[Spatial reasoning question data]
*-*-*
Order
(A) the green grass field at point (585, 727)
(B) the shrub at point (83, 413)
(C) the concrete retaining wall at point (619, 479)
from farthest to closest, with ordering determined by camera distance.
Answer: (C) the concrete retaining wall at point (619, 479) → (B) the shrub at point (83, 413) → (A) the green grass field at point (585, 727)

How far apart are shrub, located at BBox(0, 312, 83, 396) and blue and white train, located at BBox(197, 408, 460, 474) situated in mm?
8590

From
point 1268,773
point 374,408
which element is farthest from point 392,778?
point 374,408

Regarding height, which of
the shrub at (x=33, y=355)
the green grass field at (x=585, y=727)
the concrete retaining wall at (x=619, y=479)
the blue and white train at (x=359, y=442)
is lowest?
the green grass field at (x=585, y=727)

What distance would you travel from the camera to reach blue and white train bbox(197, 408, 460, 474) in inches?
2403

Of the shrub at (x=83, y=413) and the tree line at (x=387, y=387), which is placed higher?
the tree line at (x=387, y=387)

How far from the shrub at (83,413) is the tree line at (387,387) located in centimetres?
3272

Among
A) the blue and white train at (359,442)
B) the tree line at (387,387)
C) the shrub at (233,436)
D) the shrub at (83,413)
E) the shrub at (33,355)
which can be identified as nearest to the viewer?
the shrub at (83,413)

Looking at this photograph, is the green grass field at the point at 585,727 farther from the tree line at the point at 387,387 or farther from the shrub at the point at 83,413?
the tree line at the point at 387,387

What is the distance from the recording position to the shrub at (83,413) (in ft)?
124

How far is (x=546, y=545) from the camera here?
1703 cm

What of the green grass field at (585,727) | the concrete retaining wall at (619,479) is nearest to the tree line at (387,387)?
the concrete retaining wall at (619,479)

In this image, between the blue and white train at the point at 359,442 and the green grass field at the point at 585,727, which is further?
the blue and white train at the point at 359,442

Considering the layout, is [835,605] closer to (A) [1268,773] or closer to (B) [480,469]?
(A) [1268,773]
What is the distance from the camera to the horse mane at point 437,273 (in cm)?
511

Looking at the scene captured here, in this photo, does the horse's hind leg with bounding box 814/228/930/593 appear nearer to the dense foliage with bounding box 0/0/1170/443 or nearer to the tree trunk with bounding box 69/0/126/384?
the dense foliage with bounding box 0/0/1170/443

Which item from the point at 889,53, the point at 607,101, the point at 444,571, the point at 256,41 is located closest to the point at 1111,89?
*-*-*
The task =>
Reproduce the entries from their first line through the line containing "from farthest to", swapping "shrub" for "bush" and leaving everything else unchanged.

Solution to this task =>
Order
(A) the green grass field at point (585, 727)
(B) the bush at point (83, 413)
(C) the concrete retaining wall at point (619, 479)
from farthest to closest, with ordering determined by camera distance.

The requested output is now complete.